By Hilary Larson, The Jewish Week
With its vast miles of fabled white beaches, glamorous mansions and celebrity-studded galas, the Hamptons of Long Island are the ultimate summer resort.
But talk to locals, people who prowl the shore and bustle about town after the leaves have faded, and another Hamptons emerges: tight-knit communities that value the small-town friendliness on the East End’s South Fork.
Generations of families have farmed the land, caught the fish and spent summers sunning themselves here. More recently, a steady influx of year-round residents and weekenders has given the area a new sense of vitality and strengthened its institutions.
…Rabbi Leibel Baumgarten, who oversees Chabad “from Coram on east” as director of Chabad Lubavitch of the East End, recalls when the organization held Shabbat services in Jewish homes around the Hamptons 25 years ago, before other worship options existed.

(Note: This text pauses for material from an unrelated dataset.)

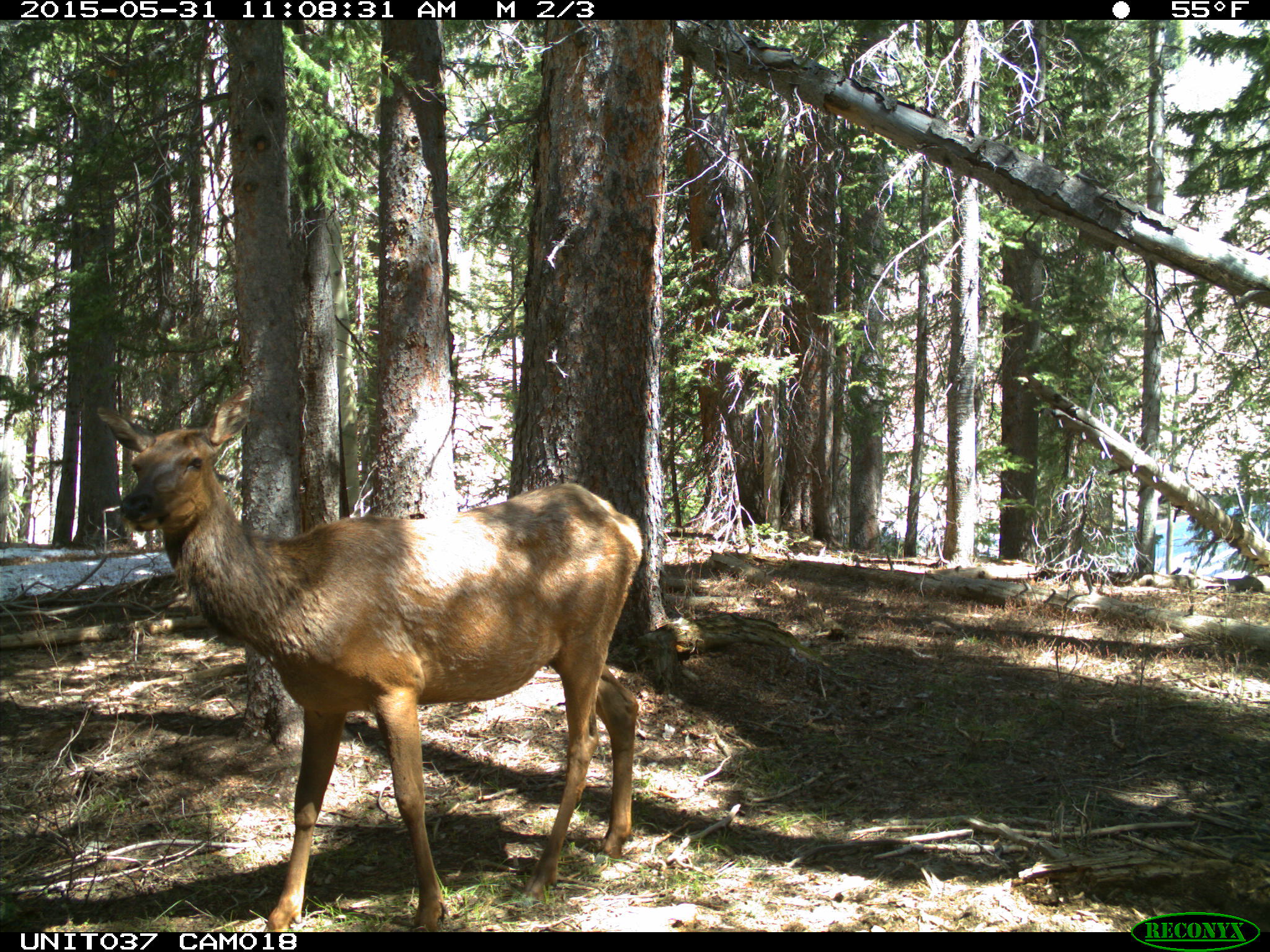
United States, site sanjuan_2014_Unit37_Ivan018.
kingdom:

Five years ago, he moved his family to East Hampton full-time, and today he oversees three Chabad houses: a full-service, year-round center in East Hampton, a weekend center in Southampton and a summer weekend satellite in Water Mill.
“I started to feel that presence throughout the year,” explained the rabbi of Chabad’s eastward expansion.
“We haven’t missed a daily minyan in years, even Monday morning.”
Chabad also has popular summer camps and a weekend children’s program; the rabbi’s wife, Goldie, hosts a Thurday evening challah-baking session and the Sunday religious school.
Goldie also operates KosherHamptons, an online kosher-food delivery service (www.kosherhamptons.com) that trucks out freshly prepared Shabbat dinners, glatt brunches and more from caterers in Great Neck.
Kosher food is still difficult to find in much of the Hamptons, which lacks kosher restaurants and whose Jewish community is low-key in observance.